In seismically active regions, earthquake-resilient design is essential. “The building process is all about mitigating the forces of nature—from seismic activity to fire, water, and sunlight,” says Zoltan Pali, founder and principal at Los Angeles-based architecture firm SPF:a.
One example is WE3 at Water’s Edge in Los Angeles—a four-story office development designed to withstand sea-level rise and changes in the water table, while also being reinforced against seismic activity.
Innovative materials are also transforming how we build. The RSG 3-D structural insulated panel system, for example, has been used in over 20 countries for more than three decades without suffering damage from hurricanes, wildfires, earthquakes, or typhoons.
This system combines insulated foam panels with a steel truss framework to create a structure that is lighter than concrete yet stronger, fire- and flood-resistant, and capable of distributing stress from wind or seismic forces. Its track record makes it a powerful tool for risk mitigation.
Despite the benefits, cost remains a major obstacle. Developers and investors widely recognize the value of resilient design in preserving long-term asset value—but balancing upfront construction and retrofit costs with expected returns remains difficult.
Insurance costs add another layer of complexity. In California, earthquake insurance premiums have surged by over 350% in recent years. Although some resilient buildings may eventually qualify for lower premiums, insurance providers have yet to standardize such incentives across the industry.
Approximately 80% of commercial buildings are existing structures, which means retrofitting will be necessary in most cases. “Most building owners recognize that investing in resilience is necessary to maintain the long-term value of their property,” says Sanborn.
Still, retrofits can be complicated—especially for facilities like hospitals that operate 24/7, compared to university buildings that may be unoccupied during summer months.
Some upgrades, however, are relatively low-cost yet impactful. For example, sealing air leaks to protect indoor air quality during wildfire events can be done in hours, while installing specialized air filtration systems can significantly improve safety and comfort.
Even modest improvements—like replacing windows with wind- and impact-resistant alternatives—can deliver major gains in both safety and energy efficiency. Structural reinforcements using carbon fiber sheeting that bonds to existing concrete can also add seismic resilience with minimal disruption, as noted by Pali.
For developers, cost-efficiency is a constant concern—especially when trying to attract tenants while investing in long-term resilience. One solution lies in designing for flexibility. As Sanborn explains, “Flexibility in design allows owners to make incremental improvements over time, helping to spread out the financial burden of retrofitting.”

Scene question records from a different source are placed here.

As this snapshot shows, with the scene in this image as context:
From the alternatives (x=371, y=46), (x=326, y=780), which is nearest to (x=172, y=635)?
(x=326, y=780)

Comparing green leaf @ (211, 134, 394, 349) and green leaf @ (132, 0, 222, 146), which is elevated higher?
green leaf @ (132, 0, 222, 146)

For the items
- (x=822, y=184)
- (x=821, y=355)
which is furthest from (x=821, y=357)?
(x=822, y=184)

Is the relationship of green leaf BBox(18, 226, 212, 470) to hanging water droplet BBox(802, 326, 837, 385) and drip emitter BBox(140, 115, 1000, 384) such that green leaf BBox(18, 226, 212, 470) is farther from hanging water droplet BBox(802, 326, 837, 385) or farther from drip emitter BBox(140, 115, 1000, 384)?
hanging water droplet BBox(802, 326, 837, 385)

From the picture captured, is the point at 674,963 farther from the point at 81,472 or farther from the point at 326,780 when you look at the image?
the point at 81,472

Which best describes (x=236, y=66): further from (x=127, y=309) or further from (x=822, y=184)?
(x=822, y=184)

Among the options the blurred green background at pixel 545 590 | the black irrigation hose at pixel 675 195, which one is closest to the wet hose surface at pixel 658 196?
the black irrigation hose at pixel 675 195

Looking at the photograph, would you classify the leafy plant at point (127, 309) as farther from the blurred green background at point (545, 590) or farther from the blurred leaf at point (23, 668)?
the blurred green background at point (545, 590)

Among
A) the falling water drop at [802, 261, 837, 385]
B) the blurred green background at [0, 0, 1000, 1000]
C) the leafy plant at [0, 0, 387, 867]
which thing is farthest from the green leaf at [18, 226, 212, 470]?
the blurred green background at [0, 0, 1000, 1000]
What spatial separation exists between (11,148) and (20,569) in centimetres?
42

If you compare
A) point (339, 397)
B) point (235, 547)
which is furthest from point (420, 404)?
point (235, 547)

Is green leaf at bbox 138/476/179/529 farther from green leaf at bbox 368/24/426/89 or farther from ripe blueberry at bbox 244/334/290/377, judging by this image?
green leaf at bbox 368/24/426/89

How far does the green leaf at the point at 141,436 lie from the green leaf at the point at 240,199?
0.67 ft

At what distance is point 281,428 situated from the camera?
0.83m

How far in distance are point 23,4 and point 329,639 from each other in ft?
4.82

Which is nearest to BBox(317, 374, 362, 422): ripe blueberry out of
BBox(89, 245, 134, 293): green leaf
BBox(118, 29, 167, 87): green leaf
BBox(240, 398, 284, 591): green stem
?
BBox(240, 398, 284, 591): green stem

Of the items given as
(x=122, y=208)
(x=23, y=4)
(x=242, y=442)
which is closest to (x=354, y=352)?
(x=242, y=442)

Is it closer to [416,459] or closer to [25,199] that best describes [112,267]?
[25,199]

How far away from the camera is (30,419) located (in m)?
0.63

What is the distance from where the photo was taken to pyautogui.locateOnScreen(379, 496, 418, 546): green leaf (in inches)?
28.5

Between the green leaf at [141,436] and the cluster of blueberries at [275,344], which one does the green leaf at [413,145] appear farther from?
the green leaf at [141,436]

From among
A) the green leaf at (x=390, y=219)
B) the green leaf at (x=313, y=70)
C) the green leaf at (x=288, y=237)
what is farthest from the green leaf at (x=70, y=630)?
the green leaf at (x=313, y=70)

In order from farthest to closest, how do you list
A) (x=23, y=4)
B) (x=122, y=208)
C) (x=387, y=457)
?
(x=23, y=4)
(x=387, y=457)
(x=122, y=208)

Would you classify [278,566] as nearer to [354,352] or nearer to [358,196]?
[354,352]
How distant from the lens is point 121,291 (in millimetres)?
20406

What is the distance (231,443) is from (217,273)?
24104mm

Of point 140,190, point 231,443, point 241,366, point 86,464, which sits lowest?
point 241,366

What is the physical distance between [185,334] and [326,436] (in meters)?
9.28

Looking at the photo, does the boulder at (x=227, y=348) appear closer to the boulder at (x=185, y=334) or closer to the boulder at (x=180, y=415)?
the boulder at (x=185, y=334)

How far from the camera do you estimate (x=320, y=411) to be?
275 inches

Insurance costs also remain a critical consideration in disaster-prone areas. Steve Bellitti, Senior EVP for logistics at Colliers, notes, “The biggest concern for institutional owners, particularly in Southern California, is the rising cost of earthquake insurance.”
While evidence directly linking resilience upgrades to reduced premiums is still limited, insurers are beginning to take notice and may eventually offer lower rates to properties with verified protective features.
Whether through new construction or strategic retrofitting, resilience is becoming a cornerstone of modern commercial real estate development. For investors, the key challenge is balancing financial constraints with the urgent need to ensure long-term viability and operational continuity.
As climate risks escalate, building resilient real estate will be essential—not only for protecting assets, but also for sustaining business, serving communities, and navigating the unpredictable decades ahead.